> Exercise prompt:
Whenever the word "annotators" shows up in a line of the data, copy that line.

> Records:
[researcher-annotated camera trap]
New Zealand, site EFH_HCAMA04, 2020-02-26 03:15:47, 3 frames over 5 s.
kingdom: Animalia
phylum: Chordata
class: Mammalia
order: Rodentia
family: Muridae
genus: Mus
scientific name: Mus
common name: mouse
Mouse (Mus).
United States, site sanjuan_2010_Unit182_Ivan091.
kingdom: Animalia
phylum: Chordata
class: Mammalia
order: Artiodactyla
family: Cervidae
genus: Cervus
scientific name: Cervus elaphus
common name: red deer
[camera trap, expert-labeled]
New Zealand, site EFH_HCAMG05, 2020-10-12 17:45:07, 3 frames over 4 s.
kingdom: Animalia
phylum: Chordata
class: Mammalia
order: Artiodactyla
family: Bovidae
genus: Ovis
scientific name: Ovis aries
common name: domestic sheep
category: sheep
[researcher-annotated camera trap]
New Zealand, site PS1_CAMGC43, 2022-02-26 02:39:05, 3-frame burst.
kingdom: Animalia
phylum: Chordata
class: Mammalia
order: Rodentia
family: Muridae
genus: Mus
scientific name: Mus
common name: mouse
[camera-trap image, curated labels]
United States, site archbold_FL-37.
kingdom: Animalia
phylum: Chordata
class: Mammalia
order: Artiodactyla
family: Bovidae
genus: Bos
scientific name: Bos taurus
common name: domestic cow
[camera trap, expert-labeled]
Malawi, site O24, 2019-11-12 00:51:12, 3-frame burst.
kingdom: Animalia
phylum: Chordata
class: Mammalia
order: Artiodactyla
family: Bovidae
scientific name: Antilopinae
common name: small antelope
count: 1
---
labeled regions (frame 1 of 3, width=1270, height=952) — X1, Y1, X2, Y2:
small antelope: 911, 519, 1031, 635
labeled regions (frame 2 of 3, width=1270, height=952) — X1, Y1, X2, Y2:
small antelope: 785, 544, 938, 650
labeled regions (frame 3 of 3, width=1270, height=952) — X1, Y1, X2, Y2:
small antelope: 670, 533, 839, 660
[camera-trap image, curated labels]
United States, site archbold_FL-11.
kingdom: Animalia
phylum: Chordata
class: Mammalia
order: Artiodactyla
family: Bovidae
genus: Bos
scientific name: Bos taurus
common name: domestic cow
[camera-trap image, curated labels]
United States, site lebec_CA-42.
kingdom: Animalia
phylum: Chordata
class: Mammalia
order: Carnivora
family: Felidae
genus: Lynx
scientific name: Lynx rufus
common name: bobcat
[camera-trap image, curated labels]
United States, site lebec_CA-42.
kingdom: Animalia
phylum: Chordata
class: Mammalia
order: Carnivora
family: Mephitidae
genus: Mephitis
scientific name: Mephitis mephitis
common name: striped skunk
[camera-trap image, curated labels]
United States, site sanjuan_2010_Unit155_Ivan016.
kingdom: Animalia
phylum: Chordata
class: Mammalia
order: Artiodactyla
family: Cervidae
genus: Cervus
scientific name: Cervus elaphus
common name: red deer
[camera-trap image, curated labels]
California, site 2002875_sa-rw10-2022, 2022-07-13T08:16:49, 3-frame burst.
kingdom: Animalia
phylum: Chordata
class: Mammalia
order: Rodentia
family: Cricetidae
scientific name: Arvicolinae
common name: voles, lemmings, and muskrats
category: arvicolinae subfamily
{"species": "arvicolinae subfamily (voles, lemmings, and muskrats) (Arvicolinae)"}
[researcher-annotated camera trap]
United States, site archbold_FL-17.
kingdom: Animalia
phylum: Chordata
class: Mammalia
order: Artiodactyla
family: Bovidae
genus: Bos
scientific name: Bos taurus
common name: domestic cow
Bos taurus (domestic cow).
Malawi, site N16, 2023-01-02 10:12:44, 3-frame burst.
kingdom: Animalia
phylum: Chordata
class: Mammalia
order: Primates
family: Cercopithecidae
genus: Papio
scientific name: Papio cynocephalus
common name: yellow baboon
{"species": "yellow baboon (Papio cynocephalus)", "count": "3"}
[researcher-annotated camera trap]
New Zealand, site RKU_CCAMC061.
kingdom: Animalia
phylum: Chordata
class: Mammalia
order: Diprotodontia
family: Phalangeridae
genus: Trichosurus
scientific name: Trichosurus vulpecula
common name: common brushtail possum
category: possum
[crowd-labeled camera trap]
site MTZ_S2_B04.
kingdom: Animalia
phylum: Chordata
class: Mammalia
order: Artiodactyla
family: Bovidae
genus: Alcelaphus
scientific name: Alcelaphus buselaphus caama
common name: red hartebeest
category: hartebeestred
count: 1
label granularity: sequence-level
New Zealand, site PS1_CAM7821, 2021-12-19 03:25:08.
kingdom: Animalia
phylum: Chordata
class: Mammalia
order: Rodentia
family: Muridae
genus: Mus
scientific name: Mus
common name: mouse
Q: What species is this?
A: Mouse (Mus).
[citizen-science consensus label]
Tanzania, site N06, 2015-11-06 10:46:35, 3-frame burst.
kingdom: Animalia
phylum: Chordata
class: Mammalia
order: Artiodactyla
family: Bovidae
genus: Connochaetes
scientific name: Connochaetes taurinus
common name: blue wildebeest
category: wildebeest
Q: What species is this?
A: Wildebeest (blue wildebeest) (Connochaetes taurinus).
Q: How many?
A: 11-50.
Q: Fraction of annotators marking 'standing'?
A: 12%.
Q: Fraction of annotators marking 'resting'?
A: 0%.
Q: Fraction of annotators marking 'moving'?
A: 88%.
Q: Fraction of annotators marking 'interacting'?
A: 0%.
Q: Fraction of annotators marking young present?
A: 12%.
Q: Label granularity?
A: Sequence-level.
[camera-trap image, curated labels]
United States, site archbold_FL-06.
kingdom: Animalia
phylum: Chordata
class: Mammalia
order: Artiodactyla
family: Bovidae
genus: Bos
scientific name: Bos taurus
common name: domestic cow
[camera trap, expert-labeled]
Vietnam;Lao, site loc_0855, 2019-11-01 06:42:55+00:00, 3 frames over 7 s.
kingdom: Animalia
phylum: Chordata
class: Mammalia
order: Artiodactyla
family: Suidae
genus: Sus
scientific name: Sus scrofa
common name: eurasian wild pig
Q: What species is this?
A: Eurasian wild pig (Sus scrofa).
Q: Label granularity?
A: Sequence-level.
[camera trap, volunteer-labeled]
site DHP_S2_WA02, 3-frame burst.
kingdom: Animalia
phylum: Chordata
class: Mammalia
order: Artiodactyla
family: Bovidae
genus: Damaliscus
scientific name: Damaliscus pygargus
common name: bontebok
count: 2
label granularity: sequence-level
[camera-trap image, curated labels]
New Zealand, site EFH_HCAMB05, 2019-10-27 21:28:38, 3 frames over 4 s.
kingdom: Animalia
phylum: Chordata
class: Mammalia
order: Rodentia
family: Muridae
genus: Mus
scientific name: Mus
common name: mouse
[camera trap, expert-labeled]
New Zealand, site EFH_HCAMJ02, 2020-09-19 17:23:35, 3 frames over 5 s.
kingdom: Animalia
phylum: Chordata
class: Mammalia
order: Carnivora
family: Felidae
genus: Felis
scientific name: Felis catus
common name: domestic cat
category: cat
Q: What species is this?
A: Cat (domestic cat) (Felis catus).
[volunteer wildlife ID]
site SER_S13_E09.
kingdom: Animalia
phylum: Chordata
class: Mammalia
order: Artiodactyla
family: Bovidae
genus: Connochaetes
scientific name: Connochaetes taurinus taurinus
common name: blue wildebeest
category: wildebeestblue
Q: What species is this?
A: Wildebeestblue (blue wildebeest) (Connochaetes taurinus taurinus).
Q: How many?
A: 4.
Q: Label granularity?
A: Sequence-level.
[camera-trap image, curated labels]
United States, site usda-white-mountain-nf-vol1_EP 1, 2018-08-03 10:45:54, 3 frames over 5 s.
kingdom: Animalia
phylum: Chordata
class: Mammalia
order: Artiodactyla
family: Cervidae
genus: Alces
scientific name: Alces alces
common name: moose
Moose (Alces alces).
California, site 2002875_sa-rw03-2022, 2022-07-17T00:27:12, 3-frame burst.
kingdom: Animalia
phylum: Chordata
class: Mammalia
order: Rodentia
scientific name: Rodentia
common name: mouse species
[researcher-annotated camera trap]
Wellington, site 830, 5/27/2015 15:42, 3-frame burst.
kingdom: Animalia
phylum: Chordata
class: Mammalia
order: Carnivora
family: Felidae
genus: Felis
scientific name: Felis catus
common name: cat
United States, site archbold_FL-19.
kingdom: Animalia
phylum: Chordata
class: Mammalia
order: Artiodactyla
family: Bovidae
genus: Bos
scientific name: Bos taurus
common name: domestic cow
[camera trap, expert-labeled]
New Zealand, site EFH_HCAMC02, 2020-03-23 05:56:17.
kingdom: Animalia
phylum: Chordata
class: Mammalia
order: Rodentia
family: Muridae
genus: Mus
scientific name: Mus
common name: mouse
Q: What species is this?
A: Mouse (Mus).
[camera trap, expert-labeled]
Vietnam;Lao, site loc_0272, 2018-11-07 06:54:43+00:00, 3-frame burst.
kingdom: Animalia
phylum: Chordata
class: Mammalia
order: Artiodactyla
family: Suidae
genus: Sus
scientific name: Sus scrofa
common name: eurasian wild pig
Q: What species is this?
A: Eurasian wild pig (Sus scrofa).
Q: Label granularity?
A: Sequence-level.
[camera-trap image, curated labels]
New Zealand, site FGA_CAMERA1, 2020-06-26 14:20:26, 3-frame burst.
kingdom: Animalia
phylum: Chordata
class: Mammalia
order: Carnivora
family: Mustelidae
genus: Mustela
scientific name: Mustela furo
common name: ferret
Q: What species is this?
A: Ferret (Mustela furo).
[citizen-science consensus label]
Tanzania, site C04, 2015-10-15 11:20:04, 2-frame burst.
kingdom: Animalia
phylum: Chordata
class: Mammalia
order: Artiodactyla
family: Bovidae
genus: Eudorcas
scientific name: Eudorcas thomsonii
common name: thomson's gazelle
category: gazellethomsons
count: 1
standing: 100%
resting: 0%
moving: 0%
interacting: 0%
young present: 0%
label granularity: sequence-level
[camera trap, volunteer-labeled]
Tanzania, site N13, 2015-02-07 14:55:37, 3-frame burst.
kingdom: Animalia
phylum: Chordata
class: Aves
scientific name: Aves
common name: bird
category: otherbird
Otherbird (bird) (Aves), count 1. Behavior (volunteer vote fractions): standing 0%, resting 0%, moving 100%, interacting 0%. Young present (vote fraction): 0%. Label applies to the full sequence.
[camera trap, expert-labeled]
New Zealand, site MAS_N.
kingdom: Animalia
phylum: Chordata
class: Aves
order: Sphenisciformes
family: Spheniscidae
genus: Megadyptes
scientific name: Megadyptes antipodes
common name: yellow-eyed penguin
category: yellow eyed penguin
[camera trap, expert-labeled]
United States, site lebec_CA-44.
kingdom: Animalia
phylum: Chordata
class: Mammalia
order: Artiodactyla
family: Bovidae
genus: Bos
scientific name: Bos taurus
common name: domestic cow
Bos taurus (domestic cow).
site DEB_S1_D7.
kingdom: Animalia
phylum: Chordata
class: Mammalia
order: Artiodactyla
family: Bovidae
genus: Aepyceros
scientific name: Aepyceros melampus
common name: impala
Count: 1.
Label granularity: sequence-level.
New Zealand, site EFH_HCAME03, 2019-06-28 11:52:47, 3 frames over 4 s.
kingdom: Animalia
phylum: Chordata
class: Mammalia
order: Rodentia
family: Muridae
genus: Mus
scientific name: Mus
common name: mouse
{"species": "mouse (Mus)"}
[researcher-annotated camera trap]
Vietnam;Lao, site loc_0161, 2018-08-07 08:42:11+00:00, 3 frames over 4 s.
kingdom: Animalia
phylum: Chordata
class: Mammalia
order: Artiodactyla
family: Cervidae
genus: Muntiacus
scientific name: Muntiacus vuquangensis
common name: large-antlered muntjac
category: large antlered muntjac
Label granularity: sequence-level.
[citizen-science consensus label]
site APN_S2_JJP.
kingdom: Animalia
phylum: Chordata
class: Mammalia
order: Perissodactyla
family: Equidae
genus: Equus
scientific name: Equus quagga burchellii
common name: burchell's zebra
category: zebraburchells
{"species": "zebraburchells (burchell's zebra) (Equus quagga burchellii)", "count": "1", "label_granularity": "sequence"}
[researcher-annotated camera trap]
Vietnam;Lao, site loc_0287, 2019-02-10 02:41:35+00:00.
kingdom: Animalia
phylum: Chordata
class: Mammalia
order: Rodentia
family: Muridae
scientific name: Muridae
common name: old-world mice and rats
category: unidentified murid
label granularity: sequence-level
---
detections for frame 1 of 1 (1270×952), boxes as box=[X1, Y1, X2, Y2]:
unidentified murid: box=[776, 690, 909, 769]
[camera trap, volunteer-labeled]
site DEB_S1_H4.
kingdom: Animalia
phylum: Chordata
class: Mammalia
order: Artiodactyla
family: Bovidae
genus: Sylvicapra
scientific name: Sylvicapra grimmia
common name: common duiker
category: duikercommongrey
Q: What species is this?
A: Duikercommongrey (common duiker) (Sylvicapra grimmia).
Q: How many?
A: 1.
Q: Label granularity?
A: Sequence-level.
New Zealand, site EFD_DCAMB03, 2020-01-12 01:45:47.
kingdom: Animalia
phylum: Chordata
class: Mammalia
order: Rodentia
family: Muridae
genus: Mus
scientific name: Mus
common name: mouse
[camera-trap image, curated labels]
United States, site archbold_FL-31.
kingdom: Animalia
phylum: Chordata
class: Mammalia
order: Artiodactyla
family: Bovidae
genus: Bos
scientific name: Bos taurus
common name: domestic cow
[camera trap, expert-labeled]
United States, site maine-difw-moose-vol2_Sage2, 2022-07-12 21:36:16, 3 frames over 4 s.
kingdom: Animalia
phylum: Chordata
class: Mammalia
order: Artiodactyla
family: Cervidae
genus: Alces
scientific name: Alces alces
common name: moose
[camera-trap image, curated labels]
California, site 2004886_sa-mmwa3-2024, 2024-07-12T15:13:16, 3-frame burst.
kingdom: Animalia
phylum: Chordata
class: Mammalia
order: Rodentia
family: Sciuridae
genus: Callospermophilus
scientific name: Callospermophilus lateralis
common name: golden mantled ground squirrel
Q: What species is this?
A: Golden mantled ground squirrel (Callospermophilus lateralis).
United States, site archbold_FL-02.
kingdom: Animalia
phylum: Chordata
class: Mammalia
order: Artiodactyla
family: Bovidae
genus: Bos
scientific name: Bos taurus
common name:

> Response area:
Q: Fraction of annotators marking 'standing'?
Q: Fraction of annotators marking 'resting'?
Q: Fraction of annotators marking 'moving'?
Q: Fraction of annotators marking 'interacting'?
Q: Fraction of annotators marking young present?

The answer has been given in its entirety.